Chris Redfern Moneycorp

It is easy enough to justify the Australian dollar's position at the foot of the weekly league table.

Having begun the week in fairly robust form, it turned tail on Thursday morning after another massive swing in the Australian employment numbers. A monster increase in August was revised down by 75 per cent and the forecast 20,000 increase for September was turned into a loss of 30,000 jobs.

The Australian Bureau of Statistics said there was a problem with the seasonal adjustment but investors didn't care; they sold the Aussie.

Another matter weighing on the Australian dollar was a growing nervousness among investors about the global economy. Their latest concern is Germany (and by extension the eurozone). Figures last week showed German factory orders, exports and industrial production falling at the fastest monthly pace since the financial crisis.

At the end of the week the International Monetary Fund downgraded its growth forecasts for the third time this year.
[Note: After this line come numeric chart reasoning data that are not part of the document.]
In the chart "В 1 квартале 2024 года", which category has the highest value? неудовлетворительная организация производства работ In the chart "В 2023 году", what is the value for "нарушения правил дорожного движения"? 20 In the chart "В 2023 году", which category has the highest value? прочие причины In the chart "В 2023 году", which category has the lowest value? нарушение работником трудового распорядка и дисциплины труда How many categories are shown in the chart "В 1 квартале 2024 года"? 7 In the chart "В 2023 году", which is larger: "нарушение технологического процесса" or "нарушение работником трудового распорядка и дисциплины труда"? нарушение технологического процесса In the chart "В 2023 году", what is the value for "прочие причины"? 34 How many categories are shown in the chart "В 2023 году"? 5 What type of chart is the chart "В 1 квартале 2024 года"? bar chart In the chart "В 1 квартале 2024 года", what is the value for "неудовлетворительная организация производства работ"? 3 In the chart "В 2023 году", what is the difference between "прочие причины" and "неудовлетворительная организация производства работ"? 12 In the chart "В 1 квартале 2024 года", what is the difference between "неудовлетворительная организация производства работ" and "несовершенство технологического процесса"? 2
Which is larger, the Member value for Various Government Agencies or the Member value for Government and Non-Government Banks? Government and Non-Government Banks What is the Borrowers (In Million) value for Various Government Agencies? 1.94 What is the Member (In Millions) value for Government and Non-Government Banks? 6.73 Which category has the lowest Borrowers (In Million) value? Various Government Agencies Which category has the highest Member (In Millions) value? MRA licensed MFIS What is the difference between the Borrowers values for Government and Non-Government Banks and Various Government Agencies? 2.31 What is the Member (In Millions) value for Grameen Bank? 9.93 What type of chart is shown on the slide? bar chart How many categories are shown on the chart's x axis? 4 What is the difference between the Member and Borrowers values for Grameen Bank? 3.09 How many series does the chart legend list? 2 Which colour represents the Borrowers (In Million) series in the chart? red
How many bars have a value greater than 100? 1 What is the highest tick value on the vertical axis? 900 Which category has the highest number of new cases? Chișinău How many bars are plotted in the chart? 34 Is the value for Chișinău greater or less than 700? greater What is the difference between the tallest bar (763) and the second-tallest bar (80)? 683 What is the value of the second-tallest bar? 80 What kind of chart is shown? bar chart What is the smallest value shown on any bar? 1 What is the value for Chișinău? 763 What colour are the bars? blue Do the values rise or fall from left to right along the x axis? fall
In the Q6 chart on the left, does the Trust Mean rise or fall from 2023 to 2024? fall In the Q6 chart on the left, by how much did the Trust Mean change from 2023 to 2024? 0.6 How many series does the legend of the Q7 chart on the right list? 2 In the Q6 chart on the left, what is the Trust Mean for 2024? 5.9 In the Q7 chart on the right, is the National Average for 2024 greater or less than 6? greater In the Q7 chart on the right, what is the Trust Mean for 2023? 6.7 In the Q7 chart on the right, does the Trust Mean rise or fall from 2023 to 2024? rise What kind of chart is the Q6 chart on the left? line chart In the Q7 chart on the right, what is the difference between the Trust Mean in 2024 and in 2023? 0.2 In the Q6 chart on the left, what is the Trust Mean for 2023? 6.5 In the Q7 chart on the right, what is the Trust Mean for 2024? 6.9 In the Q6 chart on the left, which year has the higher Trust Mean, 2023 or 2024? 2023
Investors decided it was time to start worrying; they sent global equity prices lower and moved into the safe-haven Japanese yen, making it the week's top performer.

The US dollar fared nearly as badly as the Aussie. Its particular problem was the minutes of last month's Federal Reserve's monetary policy meeting, which came out on Wednesday evening.

Investors interpreted the minutes as meaning a lower appetite at the Fed for bringing interest rates up to 'normal' levels. Crucially, the minutes noted that the strengthening dollar reduced the need to tighten policy. There was also apparently a debate about whether the guidance should continue to say it would be 'a considerable time' before rates started to head higher.

Because that phrase kept its place in the guidance, investors wound down any expectation of an imminent increase.